<<<<

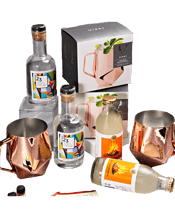 Nala Hampers Moscow Mule For<br>Two Beautifully packaged in a luxurious magnetic lid hamper box and finished with an earthy ribbon, ready to gift! This Gift Hamper Includes: 2 x Viski Summit: Faceted Moscow Mule Mug. The Cocktail Box Co The Moscow Mule Cocktail Kit. 2 x Strange Love Ginger Ale. 2 x 23RD Street Australia Vodka 200ml. Delivery. Purchase an ITHIKA Gifts + Lifestyle greeting card and add a note to your order at check out and we'll add your note to the gift card and ship this gift directly to the lucky recipient. *Gi
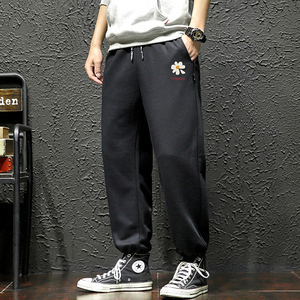 K13059-P40春季束脚直筒运动裤男大码宽松休闲卫裤哈伦裤图片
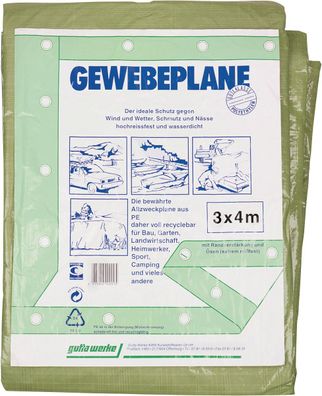 Gewebeplane Multi Tarp Stand.B.6000xL.10000mm olivgrün G.100g/m²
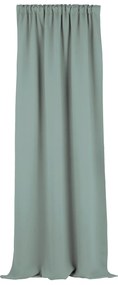 Zasłona zaciemniająca na taśmie marszczącej  miętowy 140 x 280 cm 1 szt.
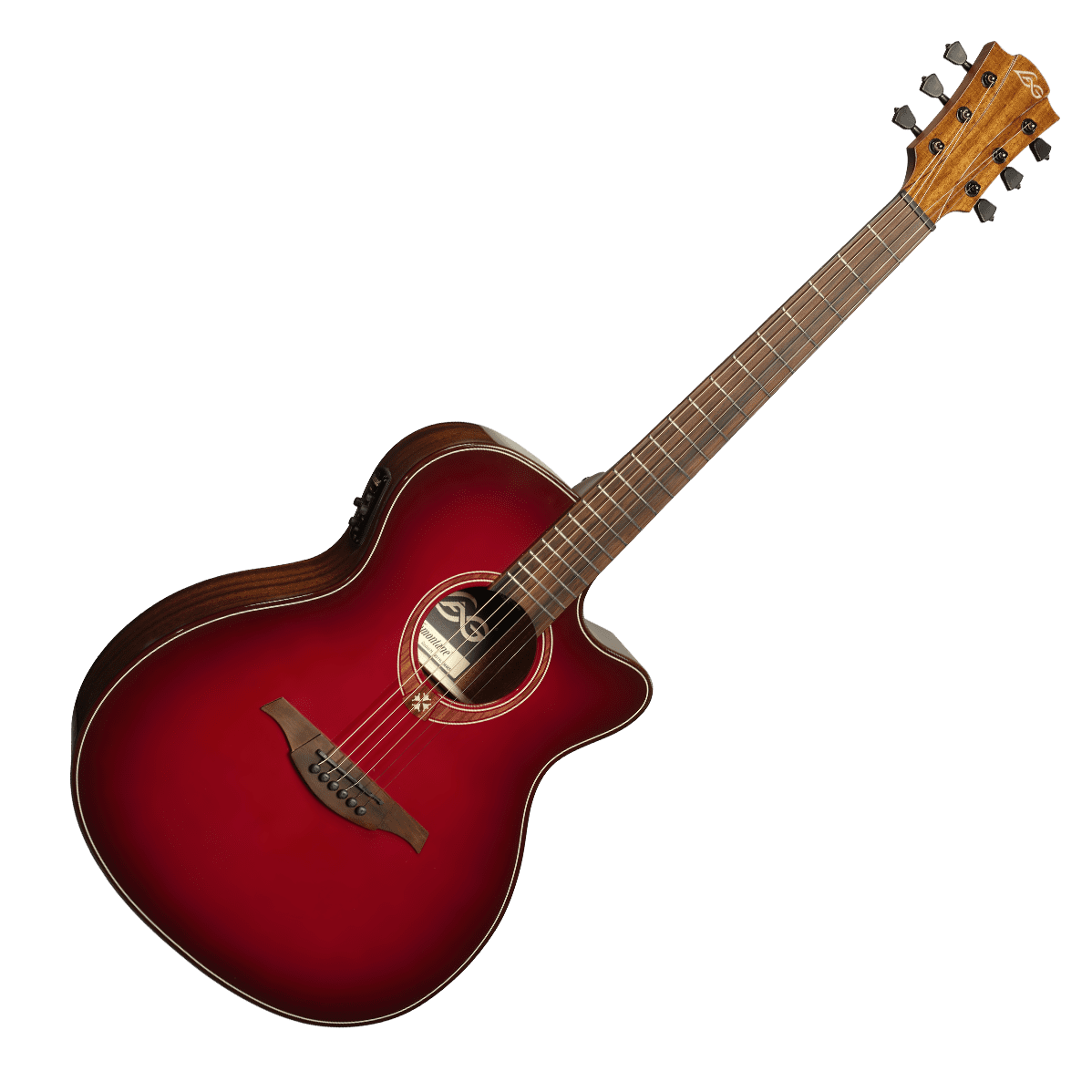 T-Red - Tramontane Special Edition Red Auditorium Cutaway Acoustic-Electric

>>>>

## PROBLEM TO SOLVE
Once the line with "Zasłona zaciemniająca na" is found, write out that line and every later line of the listing above exactly, through the last one, and skip any pictures.

## SOLUTION TO THIS PROBLEM
 Zasłona zaciemniająca na taśmie marszczącej  miętowy 140 x 280 cm 1 szt.
 T-Red - Tramontane Special Edition Red Auditorium Cutaway Acoustic-Electric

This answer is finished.